On Donald Trump (October): “Donald Trump has never suffered sharper or more accurate criticism than what has been said about him on this program this year,” O’Donnell gloated, though the claim is debatable.

On Rush Limbaugh (November): “In a country with a long painful and ugly history, you would think that Rush Limbaugh could comprehend why some of the things he has said over the years might offend the racial sensibilities of some reasonable people,” O’Donnell said, putting a unique spin on some statements Limbaugh made on his radio show about racial politics.
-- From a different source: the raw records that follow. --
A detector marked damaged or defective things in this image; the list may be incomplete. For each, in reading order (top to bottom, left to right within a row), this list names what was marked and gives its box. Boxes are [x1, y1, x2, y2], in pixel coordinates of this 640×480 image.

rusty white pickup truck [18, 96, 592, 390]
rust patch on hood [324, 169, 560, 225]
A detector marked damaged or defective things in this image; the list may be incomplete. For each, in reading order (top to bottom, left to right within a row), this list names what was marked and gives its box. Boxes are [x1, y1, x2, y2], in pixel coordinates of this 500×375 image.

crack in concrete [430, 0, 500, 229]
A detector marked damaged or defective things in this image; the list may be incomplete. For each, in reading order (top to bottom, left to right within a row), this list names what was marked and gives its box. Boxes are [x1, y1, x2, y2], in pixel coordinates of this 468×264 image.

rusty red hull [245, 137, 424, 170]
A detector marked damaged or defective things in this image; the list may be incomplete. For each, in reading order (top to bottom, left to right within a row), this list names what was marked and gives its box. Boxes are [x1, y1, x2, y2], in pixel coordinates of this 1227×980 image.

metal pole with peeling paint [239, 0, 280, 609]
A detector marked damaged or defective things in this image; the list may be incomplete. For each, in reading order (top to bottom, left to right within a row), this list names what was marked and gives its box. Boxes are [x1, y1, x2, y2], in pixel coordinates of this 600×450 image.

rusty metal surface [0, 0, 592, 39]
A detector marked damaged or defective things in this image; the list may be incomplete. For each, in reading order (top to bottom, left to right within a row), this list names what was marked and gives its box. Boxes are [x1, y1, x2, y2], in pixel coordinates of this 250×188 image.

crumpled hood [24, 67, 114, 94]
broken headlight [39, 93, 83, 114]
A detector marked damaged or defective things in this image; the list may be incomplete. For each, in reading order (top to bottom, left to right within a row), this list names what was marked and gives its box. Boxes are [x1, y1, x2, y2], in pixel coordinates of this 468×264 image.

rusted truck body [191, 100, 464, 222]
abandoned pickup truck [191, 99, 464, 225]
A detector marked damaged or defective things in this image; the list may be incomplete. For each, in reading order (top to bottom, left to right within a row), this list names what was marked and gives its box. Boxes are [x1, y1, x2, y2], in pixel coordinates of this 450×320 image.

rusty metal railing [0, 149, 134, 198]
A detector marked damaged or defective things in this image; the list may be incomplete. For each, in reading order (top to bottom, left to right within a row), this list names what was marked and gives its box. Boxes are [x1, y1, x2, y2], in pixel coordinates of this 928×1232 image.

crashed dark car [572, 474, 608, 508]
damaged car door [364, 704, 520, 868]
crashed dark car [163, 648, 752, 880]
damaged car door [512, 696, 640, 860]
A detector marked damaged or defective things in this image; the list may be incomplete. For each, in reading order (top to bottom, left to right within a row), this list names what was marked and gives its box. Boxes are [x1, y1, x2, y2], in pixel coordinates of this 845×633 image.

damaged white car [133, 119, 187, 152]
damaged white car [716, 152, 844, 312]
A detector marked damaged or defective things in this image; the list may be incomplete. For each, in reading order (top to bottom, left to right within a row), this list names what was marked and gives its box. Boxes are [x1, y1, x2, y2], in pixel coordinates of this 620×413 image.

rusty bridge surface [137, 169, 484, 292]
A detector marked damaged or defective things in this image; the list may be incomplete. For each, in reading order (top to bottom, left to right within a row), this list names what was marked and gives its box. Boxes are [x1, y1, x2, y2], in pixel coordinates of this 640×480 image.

The irrepressible Donald Trump:

Our favorite Trump feud of the year was the one he picked last April with – of all people – Jerry Seinfeld, who cancelled an appearance at a Trump family fundraiser for St. Jude Children’s Hospital because of Trump’s outspokenness about President Obama’s birth origins. Said Trump in a statement addressed to Jerry: “I just learned you canceled a show for my son’s charity because of the fact that I am being very aggressive with respect to President Obama, who is doing an absolutely terrible job as our leader. . . . What I do feel badly about is that I agreed to do, and did, your failed show, ‘The Marriage Ref,’ even though I thought it was absolutely terrible. Despite its poor ratings, I didn’t cancel on you like you canceled on my son and St. Jude. I only wish I did.”

And now, our heartfelt thanks to all of 2011’s feuders – you made our year memorable and we look forward to hearing from all you in 2012.